** Start **

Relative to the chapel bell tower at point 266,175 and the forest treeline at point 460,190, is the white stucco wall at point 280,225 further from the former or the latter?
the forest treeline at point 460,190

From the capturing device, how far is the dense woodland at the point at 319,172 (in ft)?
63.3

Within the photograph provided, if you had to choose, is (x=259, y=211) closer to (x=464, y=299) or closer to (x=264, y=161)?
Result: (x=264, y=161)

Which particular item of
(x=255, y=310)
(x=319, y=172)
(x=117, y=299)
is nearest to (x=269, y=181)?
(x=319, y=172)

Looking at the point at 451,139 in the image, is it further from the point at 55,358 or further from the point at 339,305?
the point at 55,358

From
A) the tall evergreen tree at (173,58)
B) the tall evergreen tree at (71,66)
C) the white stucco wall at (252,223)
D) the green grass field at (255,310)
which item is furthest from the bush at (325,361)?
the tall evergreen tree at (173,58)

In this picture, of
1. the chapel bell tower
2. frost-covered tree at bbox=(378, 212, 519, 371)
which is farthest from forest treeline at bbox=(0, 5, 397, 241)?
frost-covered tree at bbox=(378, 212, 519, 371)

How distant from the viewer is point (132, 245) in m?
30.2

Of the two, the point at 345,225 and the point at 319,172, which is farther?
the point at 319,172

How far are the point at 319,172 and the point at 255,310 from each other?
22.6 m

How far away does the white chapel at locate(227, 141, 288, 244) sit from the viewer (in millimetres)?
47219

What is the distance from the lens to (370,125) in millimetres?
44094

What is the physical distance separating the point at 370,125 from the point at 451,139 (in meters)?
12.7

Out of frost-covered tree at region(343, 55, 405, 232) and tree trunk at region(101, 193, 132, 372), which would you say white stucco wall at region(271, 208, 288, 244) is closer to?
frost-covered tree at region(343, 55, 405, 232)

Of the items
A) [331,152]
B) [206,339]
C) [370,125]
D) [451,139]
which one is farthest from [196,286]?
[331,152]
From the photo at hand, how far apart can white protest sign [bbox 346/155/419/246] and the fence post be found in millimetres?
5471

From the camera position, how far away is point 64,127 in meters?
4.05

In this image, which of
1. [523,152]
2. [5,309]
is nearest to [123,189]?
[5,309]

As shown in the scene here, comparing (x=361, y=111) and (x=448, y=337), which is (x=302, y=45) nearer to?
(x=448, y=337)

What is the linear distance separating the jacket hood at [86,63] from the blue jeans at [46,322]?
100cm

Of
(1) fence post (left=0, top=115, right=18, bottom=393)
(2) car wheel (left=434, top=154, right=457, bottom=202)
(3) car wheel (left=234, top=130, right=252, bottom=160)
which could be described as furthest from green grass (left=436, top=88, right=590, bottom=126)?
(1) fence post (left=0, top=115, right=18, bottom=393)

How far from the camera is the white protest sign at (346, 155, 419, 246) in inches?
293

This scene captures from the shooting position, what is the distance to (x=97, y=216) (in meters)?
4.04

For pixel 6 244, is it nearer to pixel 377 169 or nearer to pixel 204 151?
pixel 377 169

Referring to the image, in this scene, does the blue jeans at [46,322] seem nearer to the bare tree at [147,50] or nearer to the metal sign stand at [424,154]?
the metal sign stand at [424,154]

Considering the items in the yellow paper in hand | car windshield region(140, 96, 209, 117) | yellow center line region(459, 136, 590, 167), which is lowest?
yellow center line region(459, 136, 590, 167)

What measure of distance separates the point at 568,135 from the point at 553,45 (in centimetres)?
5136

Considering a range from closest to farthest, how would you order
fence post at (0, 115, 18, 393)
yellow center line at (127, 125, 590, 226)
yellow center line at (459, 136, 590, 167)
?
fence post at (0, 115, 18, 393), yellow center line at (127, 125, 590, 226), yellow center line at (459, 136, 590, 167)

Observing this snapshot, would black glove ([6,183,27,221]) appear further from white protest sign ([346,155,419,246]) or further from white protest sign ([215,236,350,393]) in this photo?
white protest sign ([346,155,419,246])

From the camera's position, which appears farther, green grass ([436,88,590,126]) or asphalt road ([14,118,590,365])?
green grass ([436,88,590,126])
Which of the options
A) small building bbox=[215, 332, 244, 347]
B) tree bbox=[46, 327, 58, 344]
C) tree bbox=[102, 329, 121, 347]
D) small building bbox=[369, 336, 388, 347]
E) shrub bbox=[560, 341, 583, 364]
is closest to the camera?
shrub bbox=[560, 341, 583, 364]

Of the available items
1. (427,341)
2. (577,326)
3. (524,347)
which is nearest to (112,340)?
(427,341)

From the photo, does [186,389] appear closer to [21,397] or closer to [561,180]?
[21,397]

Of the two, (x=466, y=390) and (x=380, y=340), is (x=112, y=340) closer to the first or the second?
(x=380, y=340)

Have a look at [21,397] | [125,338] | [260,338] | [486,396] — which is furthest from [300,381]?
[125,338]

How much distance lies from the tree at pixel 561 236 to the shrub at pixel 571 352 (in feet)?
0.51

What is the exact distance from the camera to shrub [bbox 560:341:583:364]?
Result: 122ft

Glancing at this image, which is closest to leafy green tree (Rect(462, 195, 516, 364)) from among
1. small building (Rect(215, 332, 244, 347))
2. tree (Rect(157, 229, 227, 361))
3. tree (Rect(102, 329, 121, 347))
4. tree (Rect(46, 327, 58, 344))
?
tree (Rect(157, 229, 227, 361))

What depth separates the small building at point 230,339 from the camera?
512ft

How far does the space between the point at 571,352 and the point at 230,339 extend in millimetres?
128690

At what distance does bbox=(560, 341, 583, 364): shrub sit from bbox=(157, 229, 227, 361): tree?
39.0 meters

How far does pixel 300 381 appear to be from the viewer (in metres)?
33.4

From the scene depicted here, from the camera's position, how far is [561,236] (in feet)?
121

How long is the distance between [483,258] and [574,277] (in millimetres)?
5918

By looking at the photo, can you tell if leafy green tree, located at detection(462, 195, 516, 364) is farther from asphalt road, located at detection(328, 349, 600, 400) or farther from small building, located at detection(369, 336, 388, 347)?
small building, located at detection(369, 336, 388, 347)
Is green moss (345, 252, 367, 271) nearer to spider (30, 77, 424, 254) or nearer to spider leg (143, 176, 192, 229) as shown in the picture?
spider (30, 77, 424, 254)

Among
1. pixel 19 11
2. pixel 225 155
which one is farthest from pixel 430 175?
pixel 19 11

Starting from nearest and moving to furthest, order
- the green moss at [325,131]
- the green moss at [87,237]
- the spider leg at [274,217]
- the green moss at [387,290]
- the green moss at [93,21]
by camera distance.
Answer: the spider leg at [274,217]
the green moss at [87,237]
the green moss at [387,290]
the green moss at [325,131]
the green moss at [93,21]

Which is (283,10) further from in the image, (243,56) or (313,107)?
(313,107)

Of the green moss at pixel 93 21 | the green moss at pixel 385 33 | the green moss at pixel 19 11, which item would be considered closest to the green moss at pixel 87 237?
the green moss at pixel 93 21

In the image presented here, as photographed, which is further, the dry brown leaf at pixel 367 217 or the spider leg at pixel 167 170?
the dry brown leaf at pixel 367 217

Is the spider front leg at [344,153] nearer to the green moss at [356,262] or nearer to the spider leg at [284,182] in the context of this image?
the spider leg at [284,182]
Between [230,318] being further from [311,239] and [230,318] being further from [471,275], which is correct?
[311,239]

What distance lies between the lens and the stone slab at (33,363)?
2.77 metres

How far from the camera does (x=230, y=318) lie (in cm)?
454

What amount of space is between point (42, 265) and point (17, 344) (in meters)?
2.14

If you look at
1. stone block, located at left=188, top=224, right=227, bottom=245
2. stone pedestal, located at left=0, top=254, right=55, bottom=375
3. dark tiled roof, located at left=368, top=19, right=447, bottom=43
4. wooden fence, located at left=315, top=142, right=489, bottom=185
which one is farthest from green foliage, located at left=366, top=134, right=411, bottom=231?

** End **

Repeat the data in its entirety, character for character.

▶ [Output for this exercise]:
Relative to the chapel bell tower at point 266,175 and the forest treeline at point 460,190, is the white stucco wall at point 280,225 further from the former or the latter?
the forest treeline at point 460,190

From the capturing device, how far is the dense woodland at the point at 319,172 (in ft)?
63.3

Within the photograph provided, if you had to choose, is (x=259, y=211) closer to (x=464, y=299) or closer to (x=264, y=161)?
Result: (x=264, y=161)

Which particular item of
(x=255, y=310)
(x=319, y=172)
(x=117, y=299)
is nearest to (x=269, y=181)?
(x=319, y=172)

Looking at the point at 451,139 in the image, is it further from the point at 55,358 or further from the point at 339,305?
the point at 55,358

From
A) the tall evergreen tree at (173,58)
B) the tall evergreen tree at (71,66)
C) the white stucco wall at (252,223)
D) the green grass field at (255,310)
which item is furthest from the bush at (325,361)?
the tall evergreen tree at (173,58)

In this picture, of
1. the chapel bell tower
2. frost-covered tree at bbox=(378, 212, 519, 371)
which is farthest from forest treeline at bbox=(0, 5, 397, 241)?
frost-covered tree at bbox=(378, 212, 519, 371)

How distant from the viewer is point (132, 245) in m?
30.2

Of the two, the point at 345,225 and the point at 319,172, which is farther?
the point at 319,172

How far are the point at 319,172 and the point at 255,310 from each other?
22.6 m

How far away does the white chapel at locate(227, 141, 288, 244) sit from the viewer (in millimetres)?
47219

What is the distance from the lens to (370,125) in millimetres?
44094

What is the physical distance separating the point at 370,125 from the point at 451,139 (in meters)?
12.7

Out of frost-covered tree at region(343, 55, 405, 232) and tree trunk at region(101, 193, 132, 372), which would you say white stucco wall at region(271, 208, 288, 244) is closer to?
frost-covered tree at region(343, 55, 405, 232)

Of the items
A) [331,152]
B) [206,339]
C) [370,125]
D) [451,139]
which one is farthest from [196,286]?
[331,152]
From the photo at hand, how far apart can white protest sign [bbox 346/155/419/246] and the fence post be found in millimetres?
5471

From the camera position, how far away is point 64,127 in meters?
4.05

In this image, which of
1. [523,152]
2. [5,309]
is nearest to [123,189]?
[5,309]

As shown in the scene here, comparing (x=361, y=111) and (x=448, y=337), which is (x=302, y=45) nearer to?
(x=448, y=337)

What is the linear distance separating the jacket hood at [86,63] from the blue jeans at [46,322]?
100cm

Of
(1) fence post (left=0, top=115, right=18, bottom=393)
(2) car wheel (left=434, top=154, right=457, bottom=202)
(3) car wheel (left=234, top=130, right=252, bottom=160)
which could be described as furthest from green grass (left=436, top=88, right=590, bottom=126)?
(1) fence post (left=0, top=115, right=18, bottom=393)

How far from the camera is the white protest sign at (346, 155, 419, 246) in inches?
293

This scene captures from the shooting position, what is the distance to (x=97, y=216) (in meters)?
4.04

For pixel 6 244, is it nearer to pixel 377 169 or nearer to pixel 204 151?
pixel 377 169

Referring to the image, in this scene, does the blue jeans at [46,322] seem nearer to the bare tree at [147,50] or nearer to the metal sign stand at [424,154]?
the metal sign stand at [424,154]

Considering the items in the yellow paper in hand | car windshield region(140, 96, 209, 117) | yellow center line region(459, 136, 590, 167), which is lowest?
yellow center line region(459, 136, 590, 167)

What measure of distance separates the point at 568,135 from the point at 553,45 (in centimetres)?
5136

Considering a range from closest to farthest, how would you order
fence post at (0, 115, 18, 393)
yellow center line at (127, 125, 590, 226)
yellow center line at (459, 136, 590, 167)
?
fence post at (0, 115, 18, 393), yellow center line at (127, 125, 590, 226), yellow center line at (459, 136, 590, 167)

Observing this snapshot, would black glove ([6,183,27,221]) appear further from white protest sign ([346,155,419,246]) or further from white protest sign ([215,236,350,393]) in this photo?
white protest sign ([346,155,419,246])

From the camera's position, which appears farther, green grass ([436,88,590,126]) or asphalt road ([14,118,590,365])?
green grass ([436,88,590,126])
Which of the options
A) small building bbox=[215, 332, 244, 347]
B) tree bbox=[46, 327, 58, 344]
C) tree bbox=[102, 329, 121, 347]
D) small building bbox=[369, 336, 388, 347]
E) shrub bbox=[560, 341, 583, 364]
is closest to the camera?
shrub bbox=[560, 341, 583, 364]

Of the available items
1. (427,341)
2. (577,326)
3. (524,347)
which is nearest to (112,340)?
(427,341)

From the photo, does [186,389] appear closer to [21,397] or closer to [561,180]?
[21,397]

Of the two, (x=466, y=390) and (x=380, y=340), is (x=112, y=340) closer to the first or the second?
(x=380, y=340)

Have a look at [21,397] | [125,338] | [260,338] | [486,396] — which is furthest from [300,381]?
[125,338]

How much distance lies from the tree at pixel 561 236 to the shrub at pixel 571 352 (in feet)?
0.51

What is the exact distance from the camera to shrub [bbox 560:341:583:364]?
Result: 122ft

Glancing at this image, which is closest to leafy green tree (Rect(462, 195, 516, 364)) from among
1. small building (Rect(215, 332, 244, 347))
2. tree (Rect(157, 229, 227, 361))
3. tree (Rect(102, 329, 121, 347))
4. tree (Rect(46, 327, 58, 344))
?
tree (Rect(157, 229, 227, 361))

What depth separates the small building at point 230,339 from the camera?
512ft

How far does the space between the point at 571,352 and the point at 230,339 extend in millimetres?
128690

At what distance does bbox=(560, 341, 583, 364): shrub sit from bbox=(157, 229, 227, 361): tree?
39.0 meters

How far does pixel 300 381 appear to be from the viewer (in metres)?
33.4

From the scene depicted here, from the camera's position, how far is [561,236] (in feet)?
121

How long is the distance between [483,258] and [574,277] (in millimetres)?
5918

By looking at the photo, can you tell if leafy green tree, located at detection(462, 195, 516, 364) is farther from asphalt road, located at detection(328, 349, 600, 400) or farther from small building, located at detection(369, 336, 388, 347)?
small building, located at detection(369, 336, 388, 347)
Is green moss (345, 252, 367, 271) nearer to spider (30, 77, 424, 254) or nearer to spider leg (143, 176, 192, 229) as shown in the picture?
spider (30, 77, 424, 254)

Among
1. pixel 19 11
2. pixel 225 155
which one is farthest from pixel 430 175?
pixel 19 11

Starting from nearest and moving to furthest, order
- the green moss at [325,131]
- the green moss at [87,237]
- the spider leg at [274,217]
- the green moss at [387,290]
- the green moss at [93,21]
by camera distance.
Answer: the spider leg at [274,217]
the green moss at [87,237]
the green moss at [387,290]
the green moss at [325,131]
the green moss at [93,21]

Which is (283,10) further from in the image, (243,56) or (313,107)?
(313,107)

Of the green moss at pixel 93 21 | the green moss at pixel 385 33 | the green moss at pixel 19 11, which item would be considered closest to the green moss at pixel 87 237?
the green moss at pixel 93 21

In the image presented here, as photographed, which is further, the dry brown leaf at pixel 367 217 or the spider leg at pixel 167 170?
the dry brown leaf at pixel 367 217

Is the spider front leg at [344,153] nearer to the green moss at [356,262] or nearer to the spider leg at [284,182] in the context of this image?
the spider leg at [284,182]
Between [230,318] being further from [311,239] and [230,318] being further from [471,275], which is correct?
[311,239]

What distance lies between the lens and the stone slab at (33,363)?
2.77 metres

How far from the camera does (x=230, y=318) lie (in cm)?
454

What amount of space is between point (42, 265) and point (17, 344) (in meters)?
2.14

If you look at
1. stone block, located at left=188, top=224, right=227, bottom=245
2. stone pedestal, located at left=0, top=254, right=55, bottom=375
3. dark tiled roof, located at left=368, top=19, right=447, bottom=43
4. wooden fence, located at left=315, top=142, right=489, bottom=185
which one is farthest from green foliage, located at left=366, top=134, right=411, bottom=231?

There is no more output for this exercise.